=== Records shown ===

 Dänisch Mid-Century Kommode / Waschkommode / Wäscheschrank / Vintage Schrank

===
=== Records shown ===

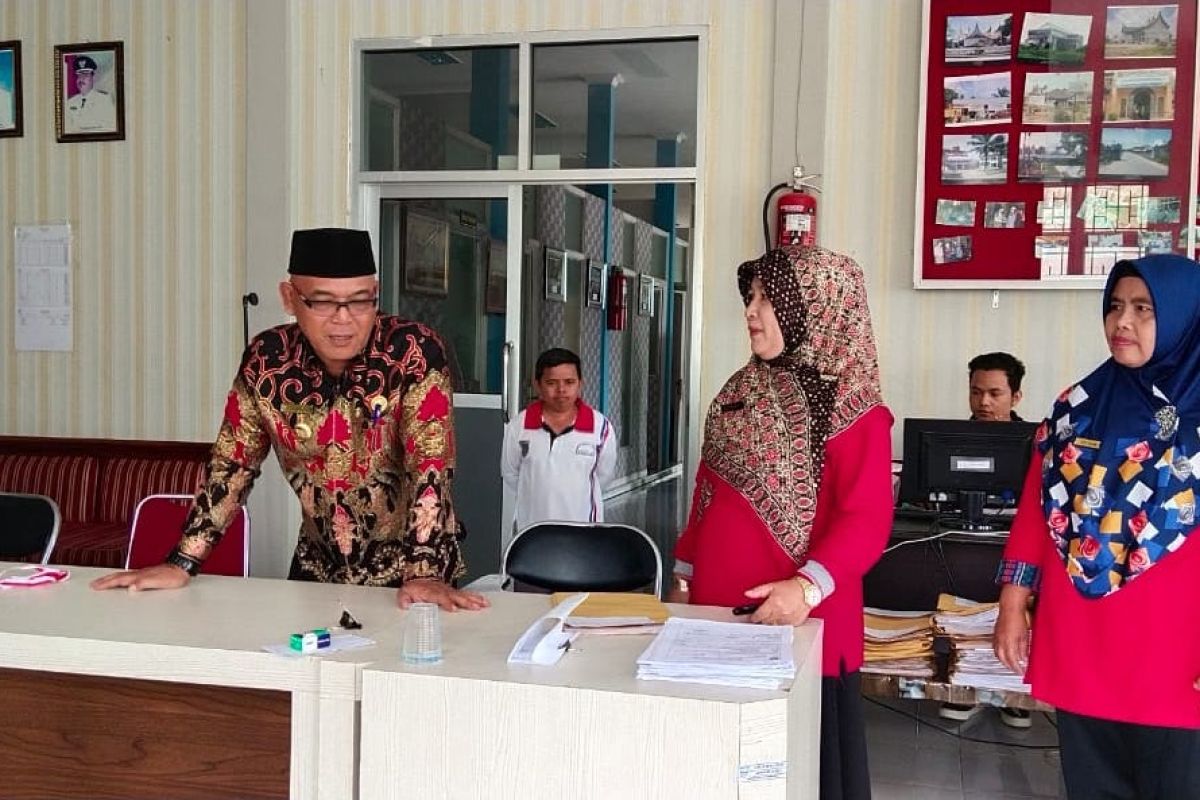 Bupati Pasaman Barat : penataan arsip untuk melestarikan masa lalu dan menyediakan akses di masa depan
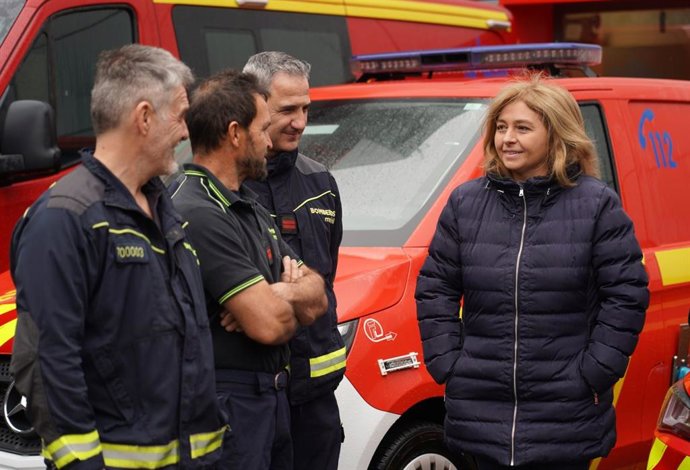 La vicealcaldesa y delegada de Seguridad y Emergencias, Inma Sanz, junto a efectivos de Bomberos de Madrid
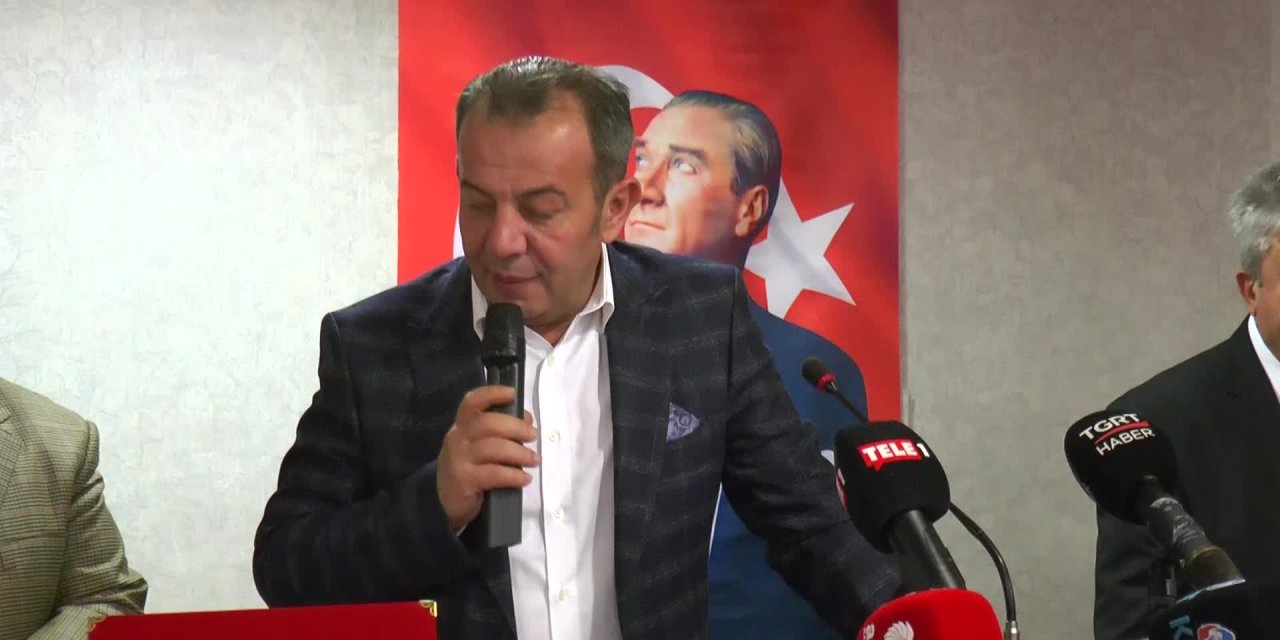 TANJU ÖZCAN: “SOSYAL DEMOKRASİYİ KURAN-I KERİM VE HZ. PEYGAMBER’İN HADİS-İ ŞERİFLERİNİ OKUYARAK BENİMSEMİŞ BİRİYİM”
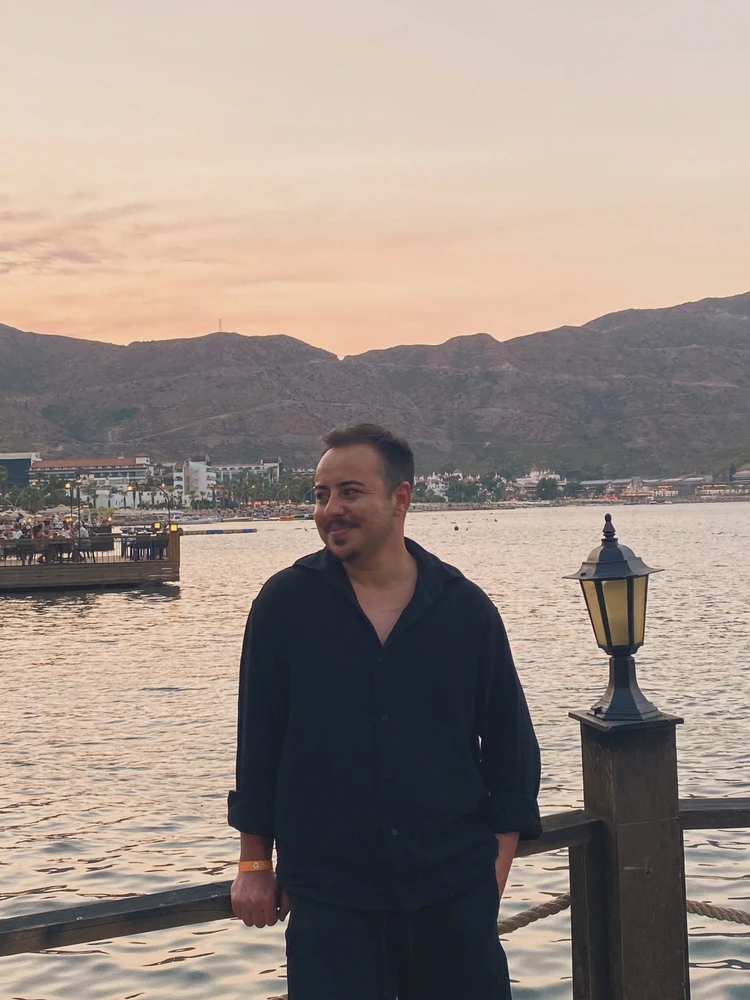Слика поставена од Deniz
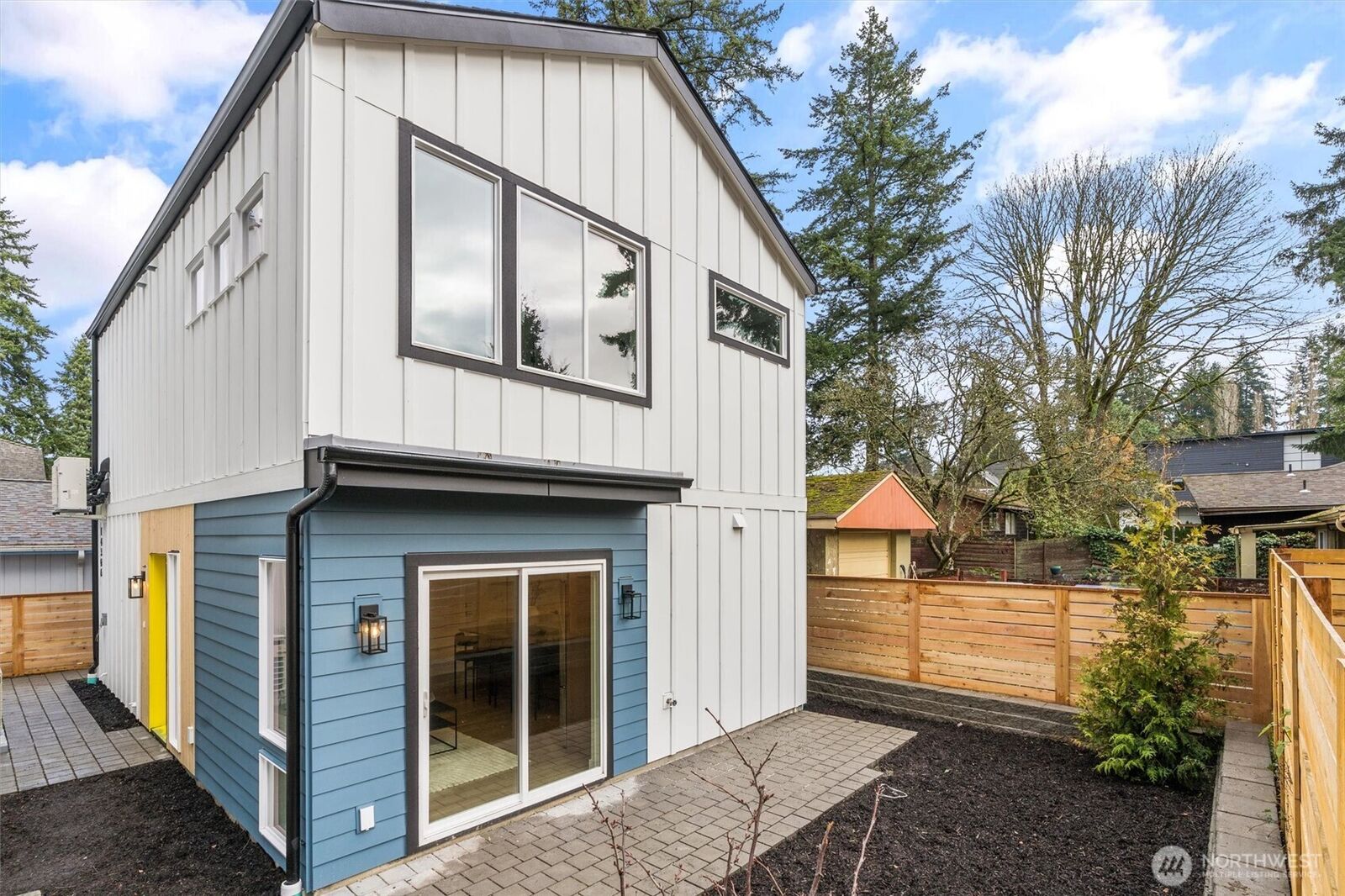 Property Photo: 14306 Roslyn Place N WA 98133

===

**Work required:** From the records above, give again only the part that opens with the line containing "Слика поставена од Deniz" and closes with the line containing "Property Photo: 14306". Keep both ends but drop the pictures.

**Exercise answer:**
Слика поставена од Deniz
 Property Photo: 14306 Roslyn Place N WA 98133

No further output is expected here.